If you have ever lined up for big retail discounts on "Black Friday," you have seen first-hand the effects of price elasticity of demand. This basic economic concept compares the change in demand for products that results from a certain price increase or decrease. When a slight price change creates a major change in demand for a product, it is said to have high elasticity.
Housing Market Basics
The housing market includes the homes available for sale and homebuyers looking to make a purchase. A number of basic economic factors affect the level of elasticity in the housing market. In general, if there are more people looking to buy homes, home prices rise. If a lot of homes are listed for sale relative to the number of interested buyers, home prices are typically lower. Because homes are normally your biggest purchase, they tend to have a relatively high elasticity of demand.
Luxury or Need
As you go up in price range, elasticity increases significantly for housing. Demand exceeds the proportional increase in home prices. This is because luxury items have a higher level of elasticity. If you have plenty of disposable income, you are likely more willing to pay to get what you want. At lower price points, buyers with more middle-class incomes have more budget restrictions and concerns. Thus, a price change from $500,000 to $525,000 likely affects you less than a change from $100,000 to $105,000, even though the percentage price change is the same.

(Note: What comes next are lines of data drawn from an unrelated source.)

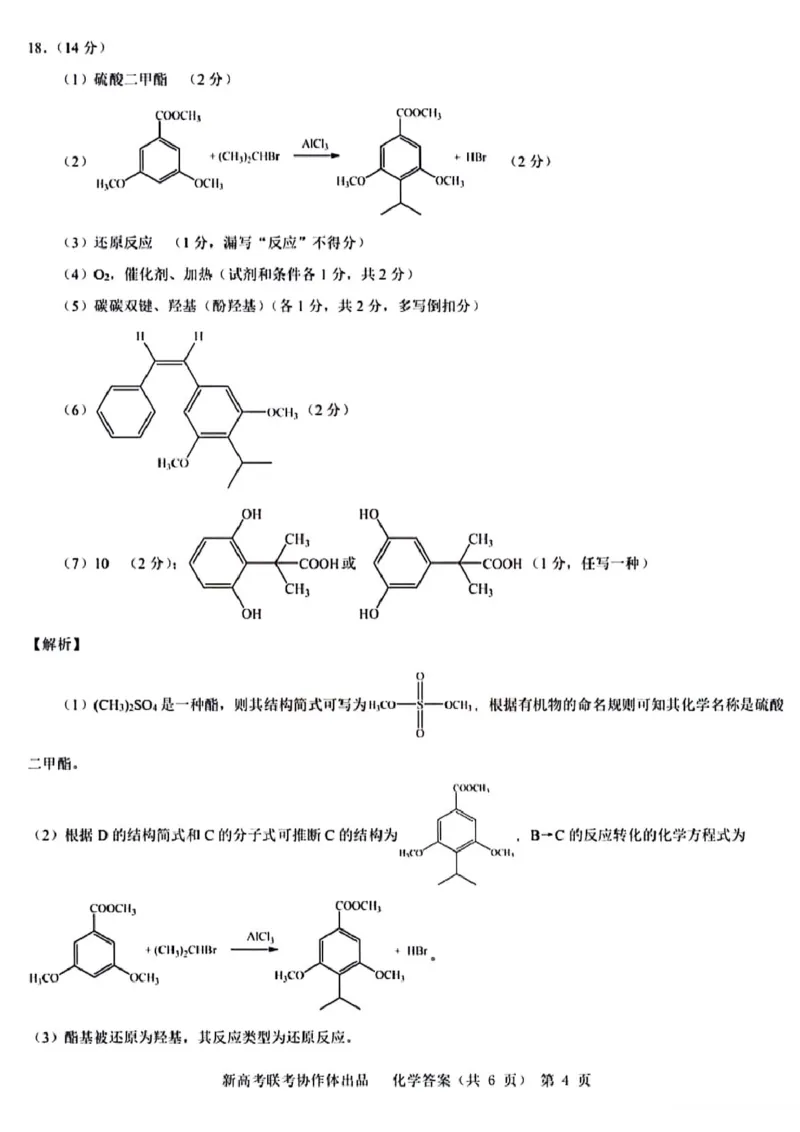 化学答案_2024年4月_01按日期_8号_2024届湖北省新高考协作体高三下学期一模考试_2024届湖北省新高考协作体高三下学期一模考试化学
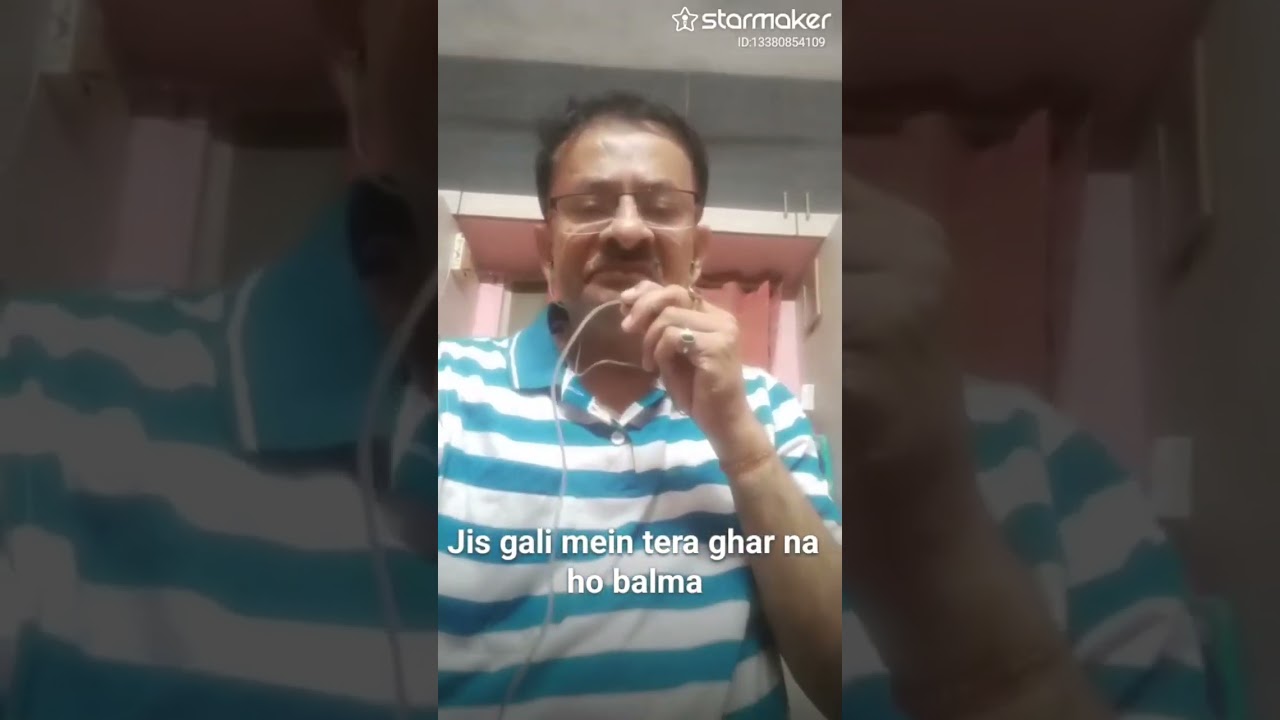 जिस गली में तेरा घर ना हो बालमा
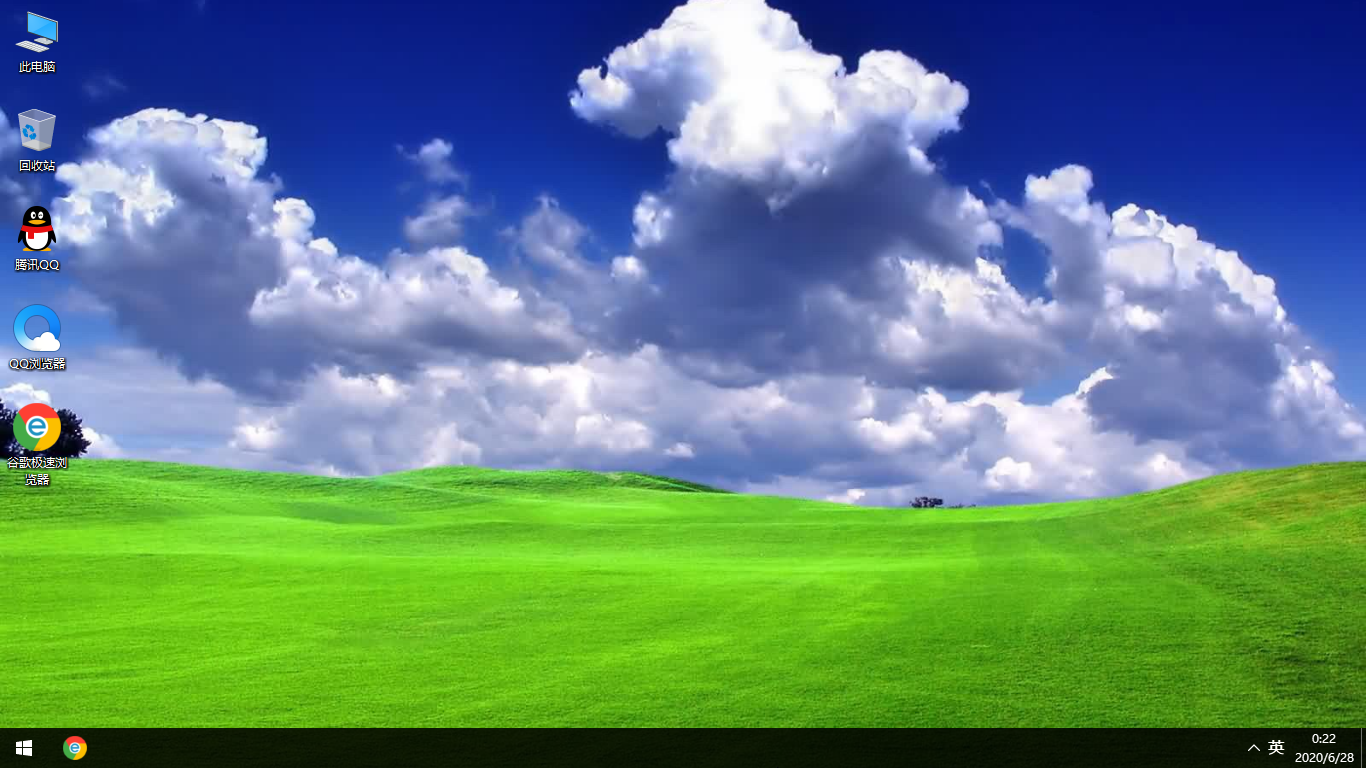 萝卜家园 支持新平台 Windows10 纯净版 64位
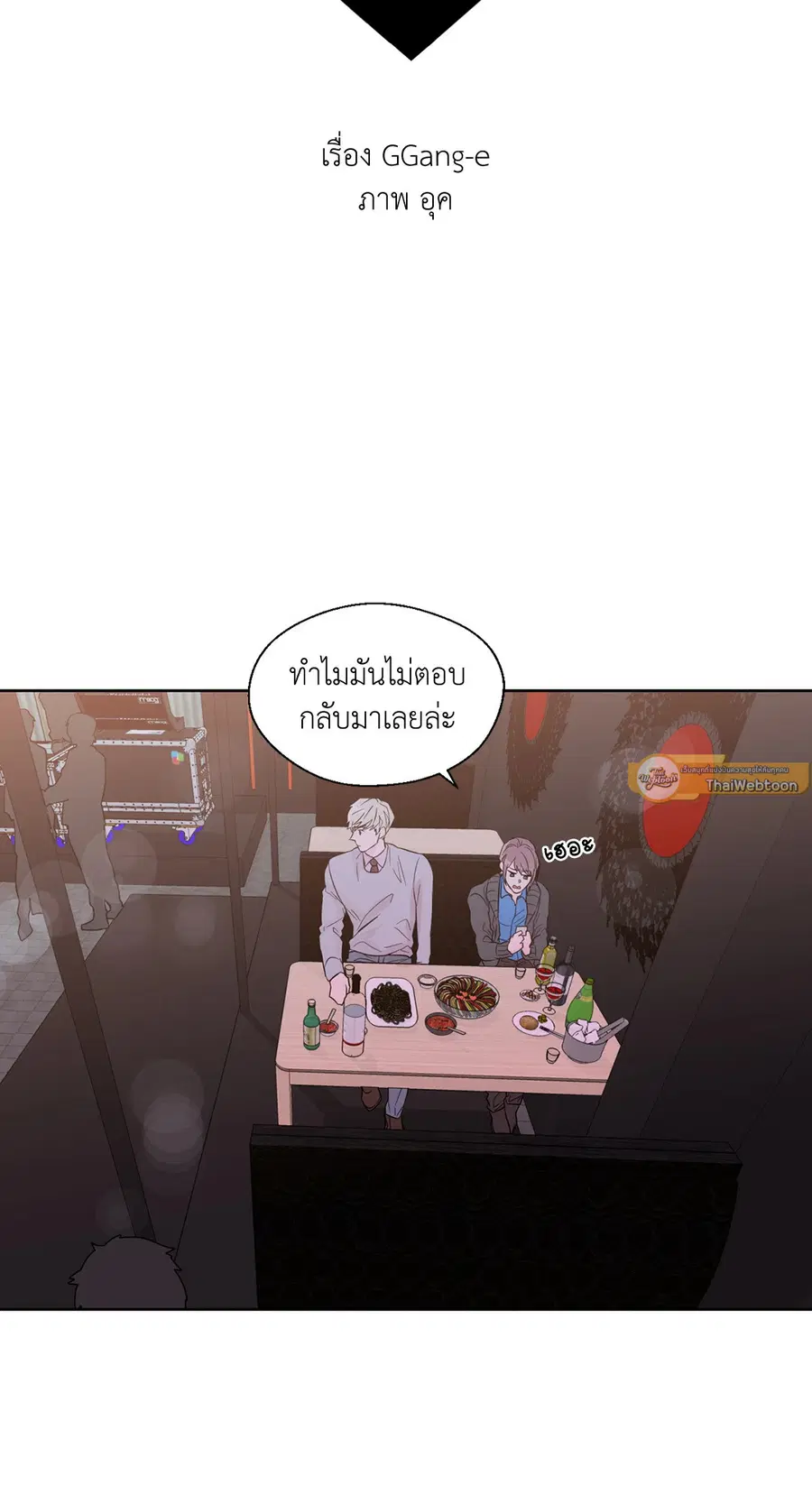 A Man of Virtue ตอนที่ 34 — หน้า 14 จาก 53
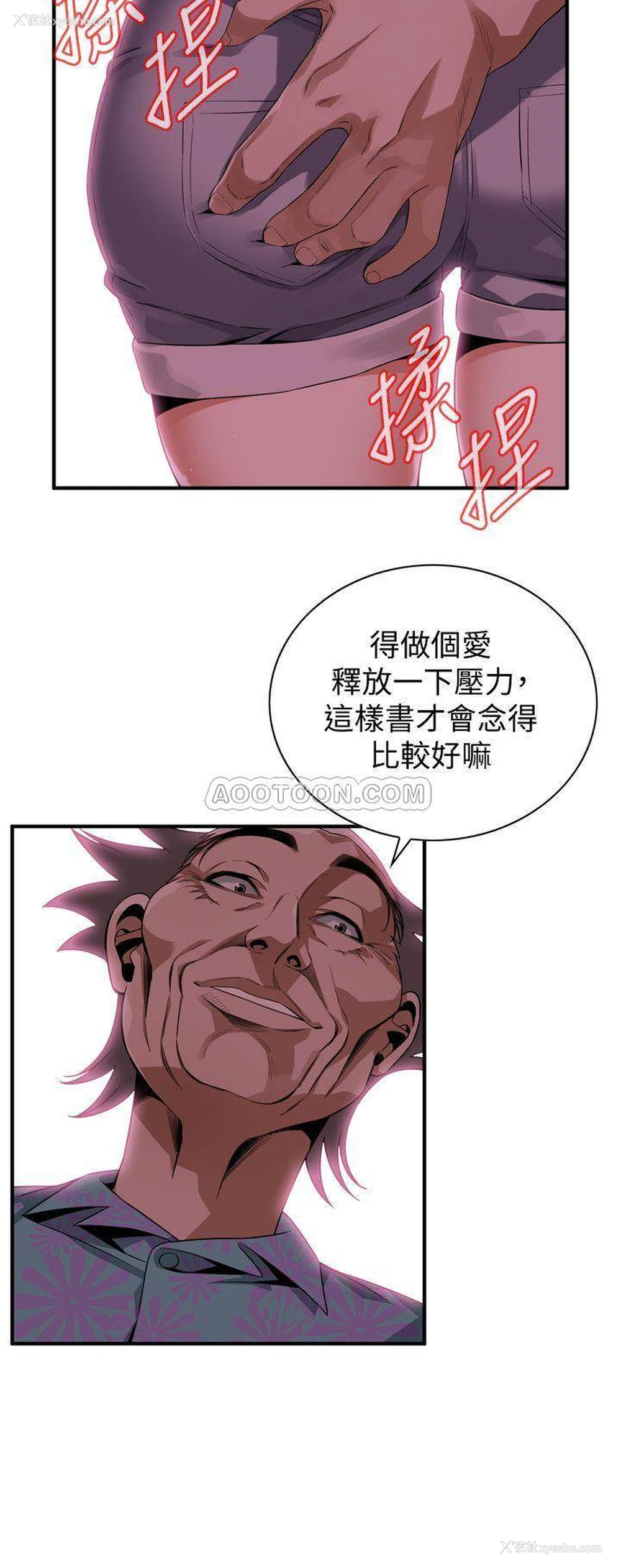 13P - 偷窥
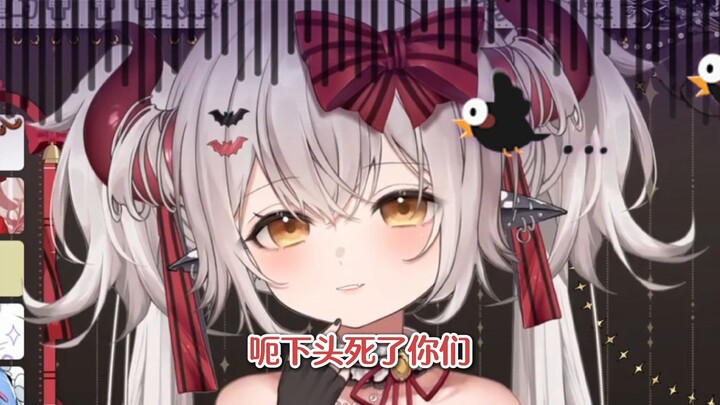 “乳胶你都没听过吗？”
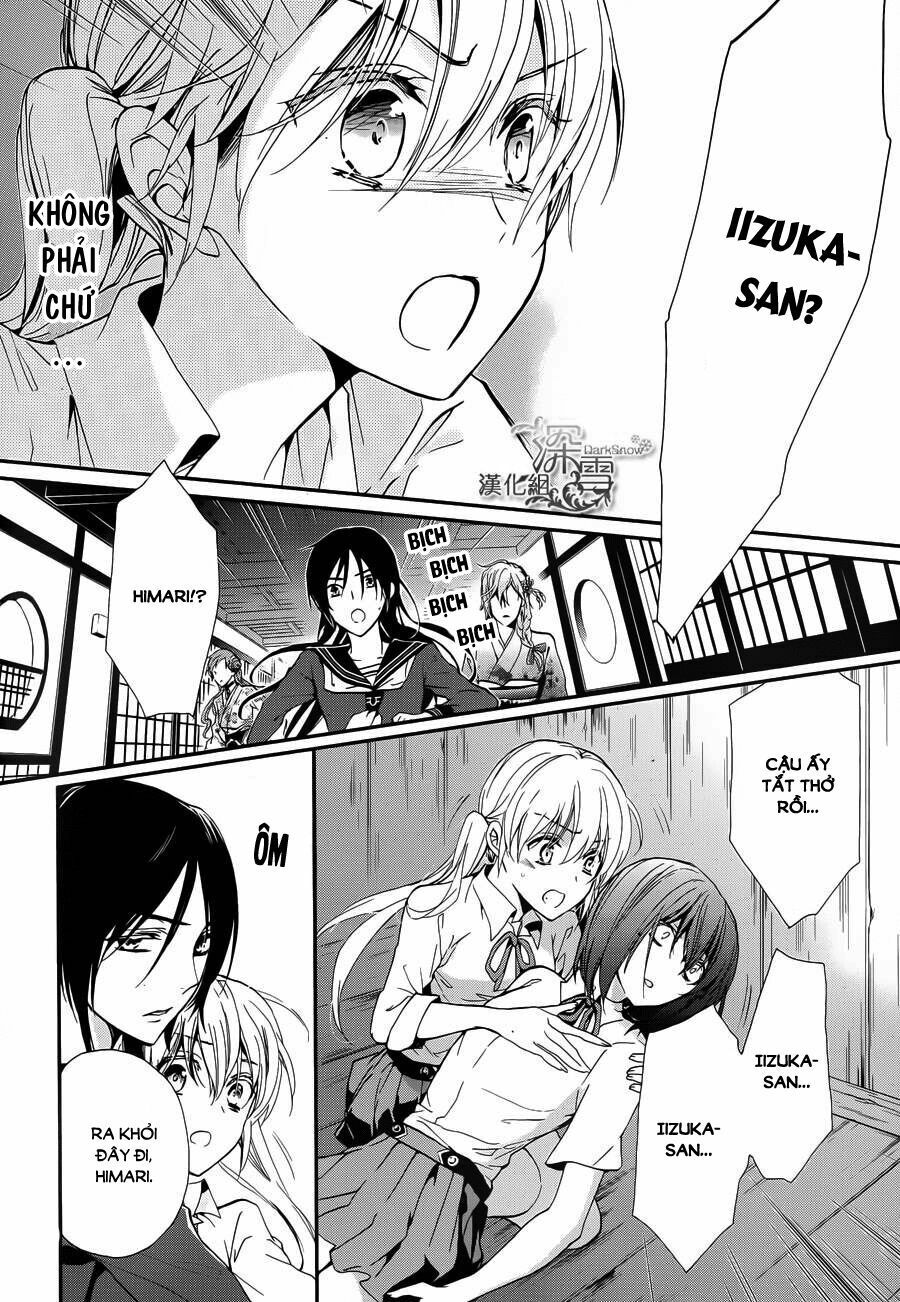 momochi-san chi no ayakashi ouji chapter 7 37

The number of available substitutes also has an impact on elasticity of demand. When the housing market is saturated with numerous homes for sale and foreclosures, you usually get a better deal because buyers are less willing to pay more than they need to for a good home. Also, if there are plenty of rental properties available, you may decide to rent if you can't get the right house at the right price. This factor also relates to the price range of homes. Since there are usually fewer homes available at higher price points, buyers typically stretch to get what they want. Lower home price ranges usually have more inventory.
Mortgage loan interests rates also affect price elasticity in housing. When interest rates are lower, you can afford a larger loan. This enables you to stretch a bit more on home prices, which means an increased elasticity of demand. When mortgage rates increase, the costs of borrowing are higher and you have a more inelastic demand. When the housing market is in a slump, the Federal Reserve may reduce its loan-funding rate for banks to encourage them to offer homebuyers lower rates on borrowing.